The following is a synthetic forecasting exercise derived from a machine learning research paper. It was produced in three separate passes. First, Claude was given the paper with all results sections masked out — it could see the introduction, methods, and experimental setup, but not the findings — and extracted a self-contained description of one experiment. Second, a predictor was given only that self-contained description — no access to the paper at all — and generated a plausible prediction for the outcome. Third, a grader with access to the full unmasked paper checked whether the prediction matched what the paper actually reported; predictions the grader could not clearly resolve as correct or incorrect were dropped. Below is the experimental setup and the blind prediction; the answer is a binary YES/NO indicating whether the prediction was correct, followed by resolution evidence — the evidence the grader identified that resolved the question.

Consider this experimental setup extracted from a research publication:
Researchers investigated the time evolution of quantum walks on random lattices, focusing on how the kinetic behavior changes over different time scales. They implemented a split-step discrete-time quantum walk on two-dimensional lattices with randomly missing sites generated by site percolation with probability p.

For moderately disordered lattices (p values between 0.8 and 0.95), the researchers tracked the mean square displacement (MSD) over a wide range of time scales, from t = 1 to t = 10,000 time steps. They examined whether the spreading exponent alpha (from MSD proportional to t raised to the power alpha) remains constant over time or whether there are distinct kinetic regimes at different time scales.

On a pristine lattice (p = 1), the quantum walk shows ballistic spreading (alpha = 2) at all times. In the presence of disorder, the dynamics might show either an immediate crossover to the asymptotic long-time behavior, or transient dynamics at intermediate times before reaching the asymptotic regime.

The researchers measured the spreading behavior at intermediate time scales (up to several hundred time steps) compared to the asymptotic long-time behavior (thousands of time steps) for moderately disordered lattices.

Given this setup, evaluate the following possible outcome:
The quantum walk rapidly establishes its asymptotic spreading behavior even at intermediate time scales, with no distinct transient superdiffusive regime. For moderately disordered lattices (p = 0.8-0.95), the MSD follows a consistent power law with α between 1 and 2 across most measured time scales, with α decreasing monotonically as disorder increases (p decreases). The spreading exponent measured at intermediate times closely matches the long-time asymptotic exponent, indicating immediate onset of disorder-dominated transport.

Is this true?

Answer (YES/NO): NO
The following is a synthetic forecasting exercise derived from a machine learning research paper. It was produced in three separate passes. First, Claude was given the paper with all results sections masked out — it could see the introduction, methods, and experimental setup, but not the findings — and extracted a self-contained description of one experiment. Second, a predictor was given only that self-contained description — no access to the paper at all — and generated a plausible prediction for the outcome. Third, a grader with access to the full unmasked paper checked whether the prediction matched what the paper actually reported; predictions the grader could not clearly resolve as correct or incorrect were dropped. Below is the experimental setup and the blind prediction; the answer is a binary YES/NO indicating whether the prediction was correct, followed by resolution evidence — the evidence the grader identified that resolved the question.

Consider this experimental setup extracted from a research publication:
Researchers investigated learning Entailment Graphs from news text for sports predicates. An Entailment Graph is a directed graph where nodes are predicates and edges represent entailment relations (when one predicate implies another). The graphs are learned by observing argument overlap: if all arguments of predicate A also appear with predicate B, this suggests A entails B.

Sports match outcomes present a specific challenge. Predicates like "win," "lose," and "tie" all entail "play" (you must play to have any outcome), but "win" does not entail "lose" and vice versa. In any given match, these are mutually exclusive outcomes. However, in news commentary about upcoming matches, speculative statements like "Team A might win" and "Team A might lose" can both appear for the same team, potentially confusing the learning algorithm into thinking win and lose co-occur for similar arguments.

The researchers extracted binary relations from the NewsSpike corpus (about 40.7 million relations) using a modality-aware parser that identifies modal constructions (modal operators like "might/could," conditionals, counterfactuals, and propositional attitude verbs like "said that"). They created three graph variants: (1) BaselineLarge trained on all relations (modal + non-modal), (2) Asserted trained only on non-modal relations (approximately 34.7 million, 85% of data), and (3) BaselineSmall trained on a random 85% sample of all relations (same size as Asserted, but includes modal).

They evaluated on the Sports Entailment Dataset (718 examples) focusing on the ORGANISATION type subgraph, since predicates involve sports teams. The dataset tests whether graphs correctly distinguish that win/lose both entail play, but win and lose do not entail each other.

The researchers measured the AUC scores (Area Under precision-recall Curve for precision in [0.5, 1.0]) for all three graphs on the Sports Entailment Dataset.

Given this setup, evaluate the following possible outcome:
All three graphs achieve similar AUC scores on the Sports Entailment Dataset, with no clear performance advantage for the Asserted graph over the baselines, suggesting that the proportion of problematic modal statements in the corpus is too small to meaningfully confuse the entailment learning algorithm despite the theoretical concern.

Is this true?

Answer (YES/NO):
----------
Activity: Please transcribe only the portion of the material that starts at the line containing "The researchers measured the AUC" and runs through its last line, inclusive, exactly as given.

Answer to this exercise:
The researchers measured the AUC scores (Area Under precision-recall Curve for precision in [0.5, 1.0]) for all three graphs on the Sports Entailment Dataset.

Given this setup, evaluate the following possible outcome:
All three graphs achieve similar AUC scores on the Sports Entailment Dataset, with no clear performance advantage for the Asserted graph over the baselines, suggesting that the proportion of problematic modal statements in the corpus is too small to meaningfully confuse the entailment learning algorithm despite the theoretical concern.

Is this true?

Answer (YES/NO):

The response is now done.